Mr Moss’s heart gave a jump when he saw this. The man had picked up a bundle of rag in which something seemed to be wrapped. The stranger unfolded it, and as he did so Mr Moss sprang from behind the water-barrel, and placed his hand on his shoulder.
“Who are you? and what’s that you have found in my garden? Come, drop it, or I will call the police,” Mr Moss said, for the other was an undersized, slight man, and he did not feel very much afraid of him.
“Leave me alone! keep your hands off, or I will make a hole in yer!” the man answered. As he spoke the attorney saw that he had something in his hand which glistened rather nastily in the moonlight.
“Put up that knife, or I will shout out; there is a policeman at the corner of the road, most likely, and they can hear me at the house across the road,” he said.
“Leave me alone, then, and I will clear out. I don’t want to have nothing to do with you,” the man said; and he gave a wriggle away.
“Give me what you have just taken from my garden, then,” said Mr Moss; “it belongs to me—I saw you pick up the—”
“Hush! you fool!” the man said, interrupting him. “Maybe there is a peeler outside in the road, and they would hear that word if they were within half a mile of us.”
“Look here, my man, you don’t think I’m going to let you take away what you have just found—you haven’t got a prospecting licence to look for diamonds in my garden, so just give it up, and I will say nothing about what I caught you at.”

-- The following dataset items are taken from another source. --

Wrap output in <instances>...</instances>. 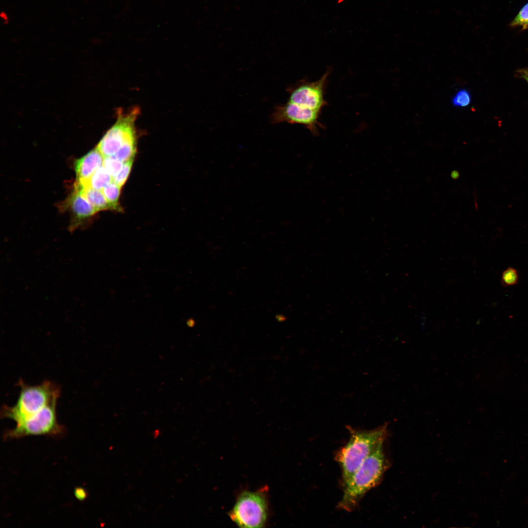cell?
<instances>
[{
  "instance_id": "obj_12",
  "label": "cell",
  "mask_w": 528,
  "mask_h": 528,
  "mask_svg": "<svg viewBox=\"0 0 528 528\" xmlns=\"http://www.w3.org/2000/svg\"><path fill=\"white\" fill-rule=\"evenodd\" d=\"M111 181L112 176L103 166L97 169L87 180L83 182L76 181L82 185L99 190L103 189Z\"/></svg>"
},
{
  "instance_id": "obj_3",
  "label": "cell",
  "mask_w": 528,
  "mask_h": 528,
  "mask_svg": "<svg viewBox=\"0 0 528 528\" xmlns=\"http://www.w3.org/2000/svg\"><path fill=\"white\" fill-rule=\"evenodd\" d=\"M20 394L13 406L4 405L1 409V417L19 423L39 412L46 406L57 402L60 394L59 385L45 380L36 385H29L22 380L19 381Z\"/></svg>"
},
{
  "instance_id": "obj_10",
  "label": "cell",
  "mask_w": 528,
  "mask_h": 528,
  "mask_svg": "<svg viewBox=\"0 0 528 528\" xmlns=\"http://www.w3.org/2000/svg\"><path fill=\"white\" fill-rule=\"evenodd\" d=\"M104 159V156L96 147L77 160L74 164L76 181L87 180L97 169L103 166Z\"/></svg>"
},
{
  "instance_id": "obj_11",
  "label": "cell",
  "mask_w": 528,
  "mask_h": 528,
  "mask_svg": "<svg viewBox=\"0 0 528 528\" xmlns=\"http://www.w3.org/2000/svg\"><path fill=\"white\" fill-rule=\"evenodd\" d=\"M74 187L79 189L86 199L98 211L106 210H114L108 202L101 190H96L90 187L75 183Z\"/></svg>"
},
{
  "instance_id": "obj_19",
  "label": "cell",
  "mask_w": 528,
  "mask_h": 528,
  "mask_svg": "<svg viewBox=\"0 0 528 528\" xmlns=\"http://www.w3.org/2000/svg\"><path fill=\"white\" fill-rule=\"evenodd\" d=\"M74 495L79 501H83L87 497V493L85 489L81 487H77L74 489Z\"/></svg>"
},
{
  "instance_id": "obj_7",
  "label": "cell",
  "mask_w": 528,
  "mask_h": 528,
  "mask_svg": "<svg viewBox=\"0 0 528 528\" xmlns=\"http://www.w3.org/2000/svg\"><path fill=\"white\" fill-rule=\"evenodd\" d=\"M330 70L328 69L315 81L303 79L287 89L288 102L321 112L328 104L325 98V89Z\"/></svg>"
},
{
  "instance_id": "obj_9",
  "label": "cell",
  "mask_w": 528,
  "mask_h": 528,
  "mask_svg": "<svg viewBox=\"0 0 528 528\" xmlns=\"http://www.w3.org/2000/svg\"><path fill=\"white\" fill-rule=\"evenodd\" d=\"M61 208L62 210L69 211L71 215L68 227L70 232L78 228L97 212L81 191L75 187L74 191L62 204Z\"/></svg>"
},
{
  "instance_id": "obj_20",
  "label": "cell",
  "mask_w": 528,
  "mask_h": 528,
  "mask_svg": "<svg viewBox=\"0 0 528 528\" xmlns=\"http://www.w3.org/2000/svg\"><path fill=\"white\" fill-rule=\"evenodd\" d=\"M518 75L520 77L526 80L528 83V67L519 70Z\"/></svg>"
},
{
  "instance_id": "obj_1",
  "label": "cell",
  "mask_w": 528,
  "mask_h": 528,
  "mask_svg": "<svg viewBox=\"0 0 528 528\" xmlns=\"http://www.w3.org/2000/svg\"><path fill=\"white\" fill-rule=\"evenodd\" d=\"M384 442L379 444L343 485V493L337 508L353 510L365 494L381 481L390 466L384 450Z\"/></svg>"
},
{
  "instance_id": "obj_15",
  "label": "cell",
  "mask_w": 528,
  "mask_h": 528,
  "mask_svg": "<svg viewBox=\"0 0 528 528\" xmlns=\"http://www.w3.org/2000/svg\"><path fill=\"white\" fill-rule=\"evenodd\" d=\"M124 163V162L114 156L105 157L104 159L103 166L109 173L113 179L121 170Z\"/></svg>"
},
{
  "instance_id": "obj_5",
  "label": "cell",
  "mask_w": 528,
  "mask_h": 528,
  "mask_svg": "<svg viewBox=\"0 0 528 528\" xmlns=\"http://www.w3.org/2000/svg\"><path fill=\"white\" fill-rule=\"evenodd\" d=\"M140 110L136 107L126 111L118 110L115 122L96 147L104 157L114 156L123 146L137 143L135 125Z\"/></svg>"
},
{
  "instance_id": "obj_2",
  "label": "cell",
  "mask_w": 528,
  "mask_h": 528,
  "mask_svg": "<svg viewBox=\"0 0 528 528\" xmlns=\"http://www.w3.org/2000/svg\"><path fill=\"white\" fill-rule=\"evenodd\" d=\"M347 428L350 434L349 440L335 456L341 469L343 485L379 444L385 440L388 434L386 422L372 430L353 428L350 426Z\"/></svg>"
},
{
  "instance_id": "obj_4",
  "label": "cell",
  "mask_w": 528,
  "mask_h": 528,
  "mask_svg": "<svg viewBox=\"0 0 528 528\" xmlns=\"http://www.w3.org/2000/svg\"><path fill=\"white\" fill-rule=\"evenodd\" d=\"M266 490L241 493L228 514L231 520L241 528L263 527L268 516Z\"/></svg>"
},
{
  "instance_id": "obj_21",
  "label": "cell",
  "mask_w": 528,
  "mask_h": 528,
  "mask_svg": "<svg viewBox=\"0 0 528 528\" xmlns=\"http://www.w3.org/2000/svg\"><path fill=\"white\" fill-rule=\"evenodd\" d=\"M0 17L3 21V22L5 24L7 23L8 22V17L4 11H2L0 13Z\"/></svg>"
},
{
  "instance_id": "obj_14",
  "label": "cell",
  "mask_w": 528,
  "mask_h": 528,
  "mask_svg": "<svg viewBox=\"0 0 528 528\" xmlns=\"http://www.w3.org/2000/svg\"><path fill=\"white\" fill-rule=\"evenodd\" d=\"M471 96L469 91L465 88L458 90L452 98V105L458 108H464L471 103Z\"/></svg>"
},
{
  "instance_id": "obj_18",
  "label": "cell",
  "mask_w": 528,
  "mask_h": 528,
  "mask_svg": "<svg viewBox=\"0 0 528 528\" xmlns=\"http://www.w3.org/2000/svg\"><path fill=\"white\" fill-rule=\"evenodd\" d=\"M510 25L512 26H521L523 29L528 28V3L522 8Z\"/></svg>"
},
{
  "instance_id": "obj_6",
  "label": "cell",
  "mask_w": 528,
  "mask_h": 528,
  "mask_svg": "<svg viewBox=\"0 0 528 528\" xmlns=\"http://www.w3.org/2000/svg\"><path fill=\"white\" fill-rule=\"evenodd\" d=\"M57 402L51 403L31 417L16 423V427L5 431L4 439H19L29 436H58L65 432L57 420Z\"/></svg>"
},
{
  "instance_id": "obj_13",
  "label": "cell",
  "mask_w": 528,
  "mask_h": 528,
  "mask_svg": "<svg viewBox=\"0 0 528 528\" xmlns=\"http://www.w3.org/2000/svg\"><path fill=\"white\" fill-rule=\"evenodd\" d=\"M121 187L113 181L103 189L102 192L108 202L114 210H118V201L120 194Z\"/></svg>"
},
{
  "instance_id": "obj_17",
  "label": "cell",
  "mask_w": 528,
  "mask_h": 528,
  "mask_svg": "<svg viewBox=\"0 0 528 528\" xmlns=\"http://www.w3.org/2000/svg\"><path fill=\"white\" fill-rule=\"evenodd\" d=\"M133 160H129L124 163L121 170L118 174L112 179V181L122 187L126 181L130 173L132 165Z\"/></svg>"
},
{
  "instance_id": "obj_22",
  "label": "cell",
  "mask_w": 528,
  "mask_h": 528,
  "mask_svg": "<svg viewBox=\"0 0 528 528\" xmlns=\"http://www.w3.org/2000/svg\"><path fill=\"white\" fill-rule=\"evenodd\" d=\"M276 318H277V320H278V321H284V320H285V319H286V318H285V316H283H283H282V315H278L277 316V317H276Z\"/></svg>"
},
{
  "instance_id": "obj_8",
  "label": "cell",
  "mask_w": 528,
  "mask_h": 528,
  "mask_svg": "<svg viewBox=\"0 0 528 528\" xmlns=\"http://www.w3.org/2000/svg\"><path fill=\"white\" fill-rule=\"evenodd\" d=\"M321 112L287 101L276 107L271 115L274 123L287 122L304 125L314 135L319 133V128H324L319 121Z\"/></svg>"
},
{
  "instance_id": "obj_16",
  "label": "cell",
  "mask_w": 528,
  "mask_h": 528,
  "mask_svg": "<svg viewBox=\"0 0 528 528\" xmlns=\"http://www.w3.org/2000/svg\"><path fill=\"white\" fill-rule=\"evenodd\" d=\"M519 280L517 271L514 268L509 267L505 270L501 276V282L505 286H512L516 285Z\"/></svg>"
}]
</instances>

“You bet you won’t, but it happens the diamond is mine. The party who planted it there left it me; that party was poor Ike Hart, who died the other day in Capetown jail, that’s where I’ve just come from. When poor old Ike saw he weren’t going to live to get out, he manages to tell me about this. He was a pal of mine, was Ike, and he thought he’d do me a good turn. I’ve tramped up here from Capetown to get this big ’un.”
“See here, my man,” said Mr Moss, “I don’t want to be hard on you. You say you have a right to the diamond because Ike Hart gave it you—I say it’s mine because it’s in my garden. Suppose we compromise the matter; come into my house, and we will talk it quietly over.”